_Extracto del documento_:

Calderón, caricatura de Ricardo II, Enrique IV y Luis XIV

El presidencialismo mexicano tuvo en Carlos Salinas de Gortari a su Ricardo III de Shakespeare (1564-1616), pero no en una versión teatral, sino real; y lo superó demostrando que “la realidad es más pródiga que la más febril fantasía”. Y sigue suelto tras bambalinas, asomando a veces su calvicie y su rostro amenazante tras el peñismo que, si aparentemente hizo a un lado a la perversa maestra –la abeja-reina del Panal (Partido Nueva Alianza)-SNTE (Sindicato Nacional de Trabajadores de la Educación)–, no ha podido siquiera de dientes para fuera deshacerse de esa caricatura de Ricardo III que busca reposicionarse como poder tras el trono.
 
Con la representación de la primera parte de Enrique IV por la Compañía Nacional de Teatro (que este mayo se presentará en las Olimpiadas Culturales de Londres, en el Globe Theatre de Inglaterra), en un escenario al estilo de la época isabelina en el Zócalo de la Ciudad de México, no escapó a los asistentes la similitud entre ese Enrique IV y Felipe Calderón, quien también nos recuerda a Ricardo II. Estas magníficas obras shakespereanas escenifican el abuso del poder, donde la mala bestia aflora como la persona de malas intenciones y que procura hacer daño a otras.

_Información de origen_:
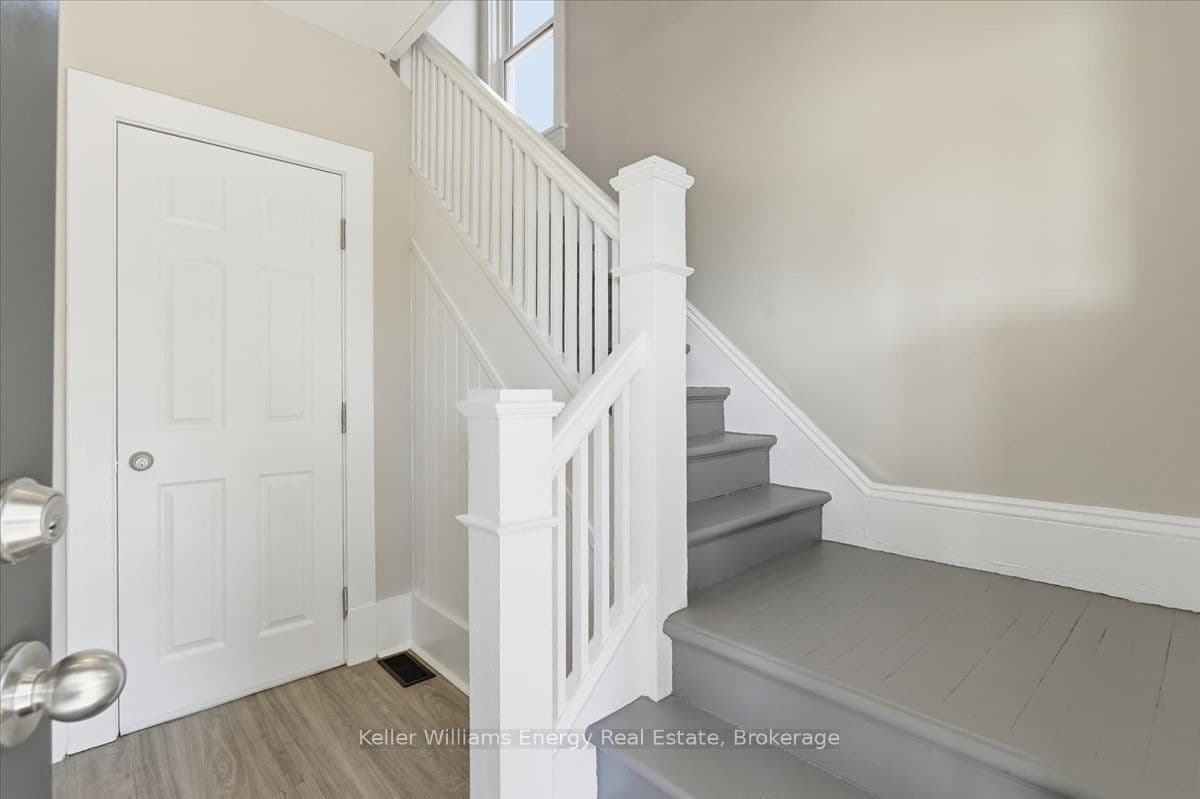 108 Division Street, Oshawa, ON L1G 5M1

---

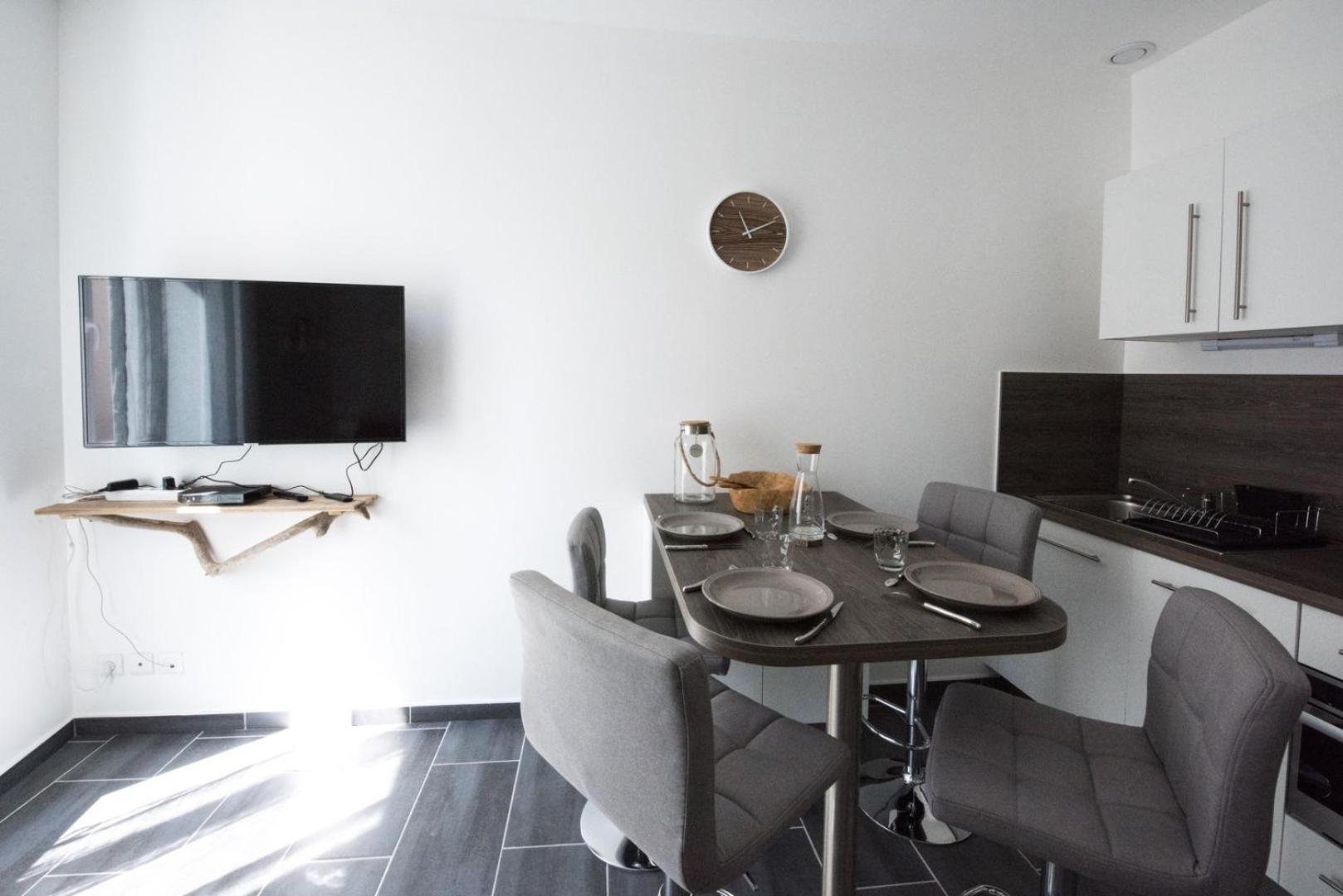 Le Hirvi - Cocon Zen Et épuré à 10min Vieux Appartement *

_Detalles del problema_: Según el extracto, ¿qué compañía representó la primera parte de Enrique IV en el Zócalo de la Ciudad de México? Los registros no desempeñan papel alguno en esto.

_Tarea resuelta_: La Compañía Nacional de Teatro.